Irene Urdangarin, la verdadera joya de la corona

A diferencia de Victoria Federica, ha conseguido destacar desde la discreción

Irene Urdangarin
Irene UrdangarinJesus BrionesGTRES

Ya ha pasado más de un año desde que Victoria Federica de Marichalar decidió mostrar al gran público el contenido que publica en sus redes sociales, anteriormente restringidas a sus más allegados. Se convirtió así en el primer miembro de la familia más cercana a Felipe VI en «romper» con la discreción que exigen en Casa Real, y desde entonces su exposición pública no ha parado de crecer. La hija de la Infanta Elena quiere labrarse una carrera como modelo, y ya ha protagonizado varias portadas en revistas especializadas. Además, no hay un solo evento de postín en el que no se deje ver, y algunos medios ya se refieren a ella como la persona más destacada de los borbones. Sin embargo, a la nieta favorita del Rey Juan Carlos I –o eso dicen– le ha salido una seria competidora en los últimos días, y no es otra que su prima pequeña, Irene Urdangarin. La benjamina de la Infanta Cristina e Iñaki Urdangarin acaparó todas las miradas en el funeral del Rey Constantino de Grecia, que tuvo lugar el pasado lunes 16 de enero y que reunió por primera vez en dos años a los Reyes Felipe VI y Letizia, los Reyes Juan Carlos I y Sofía, las Infantas Elena y Cristina y los respectivos hijos de estas, aunque destacó la llamativa ausencia de la Princesa Leonor y la Infanta Sofía.

Pablo e Irene Urdangarin
Pablo e Irene UrdangarinRaúl TerrelEuropa Press

Irene Urdangarin, que va camino de convertirse en toda una mujer adulta, dio una lección de estilo y elegancia en las exequias de su tío abuelo, y nadie pudo pasar por alto la evidente belleza que se abre paso en su joven rostro.

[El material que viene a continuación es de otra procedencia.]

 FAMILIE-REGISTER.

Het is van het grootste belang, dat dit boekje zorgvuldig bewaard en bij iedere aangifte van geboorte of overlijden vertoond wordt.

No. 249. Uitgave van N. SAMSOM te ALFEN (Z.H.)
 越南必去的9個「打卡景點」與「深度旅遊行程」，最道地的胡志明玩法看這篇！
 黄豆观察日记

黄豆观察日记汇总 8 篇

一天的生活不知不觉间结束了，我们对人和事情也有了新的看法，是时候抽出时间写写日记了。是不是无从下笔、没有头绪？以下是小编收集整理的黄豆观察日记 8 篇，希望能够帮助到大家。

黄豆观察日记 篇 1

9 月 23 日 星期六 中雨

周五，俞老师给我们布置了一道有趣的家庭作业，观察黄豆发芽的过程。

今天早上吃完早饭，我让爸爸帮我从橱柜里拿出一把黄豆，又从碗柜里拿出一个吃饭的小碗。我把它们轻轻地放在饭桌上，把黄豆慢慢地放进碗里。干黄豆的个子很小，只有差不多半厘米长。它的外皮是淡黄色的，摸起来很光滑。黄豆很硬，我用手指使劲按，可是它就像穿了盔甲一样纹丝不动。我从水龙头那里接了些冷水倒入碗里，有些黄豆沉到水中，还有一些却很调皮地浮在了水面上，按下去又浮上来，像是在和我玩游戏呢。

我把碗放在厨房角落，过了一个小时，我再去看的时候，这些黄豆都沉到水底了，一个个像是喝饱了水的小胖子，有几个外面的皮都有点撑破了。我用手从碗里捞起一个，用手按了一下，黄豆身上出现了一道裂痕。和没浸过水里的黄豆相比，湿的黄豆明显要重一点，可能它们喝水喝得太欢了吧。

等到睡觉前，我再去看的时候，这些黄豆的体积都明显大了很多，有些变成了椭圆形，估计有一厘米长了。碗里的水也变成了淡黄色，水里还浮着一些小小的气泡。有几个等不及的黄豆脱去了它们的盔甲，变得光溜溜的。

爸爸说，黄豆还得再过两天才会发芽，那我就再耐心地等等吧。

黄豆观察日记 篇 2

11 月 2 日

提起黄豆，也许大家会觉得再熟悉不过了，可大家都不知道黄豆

Mucho más discreta que Victoria Frederica, ha conseguido cautivar a la opinión pública y despertar un interés que, involuntariamente, desvía el foco hacia ella.

Pero la pequeña de los hijos de los otrora duques de Palma no sobresale solo por su físico. A diferencia de sus primos, se conoce que, igual que sus hermanos, es muy buena estudiante. Cultiva su mente y, a base de esfuerzo y dedicación, está decidida a ser algo más que «la hija de» una infanta de España. En cuanto a la relación con sus padres, tampoco ha seguido el ejemplo de Victoria Federica en este sentido. Tiene un vínculo muy estrecho con su madre, y también con su padre. Es muy protectora con ambos. De hecho, siendo todavía una adolescente, dio a su familia una lección de madurez al viajar desde Ginebra hasta España para ver en secreto a Urdangarin, cuando se encontraba preso en la cárcel de Brieva. No tuvo que ser fácil para alguien de su edad ver a su padre en esas condiciones, pero sabía que era lo que tenía que hacer. Esos días se hospedaba en el Palacio de la Zarzuela, junto a sus abuelos, y evitaba todo lo posible las salidas para que no trascendiera su visita, recuperando así el espíritu Borbón.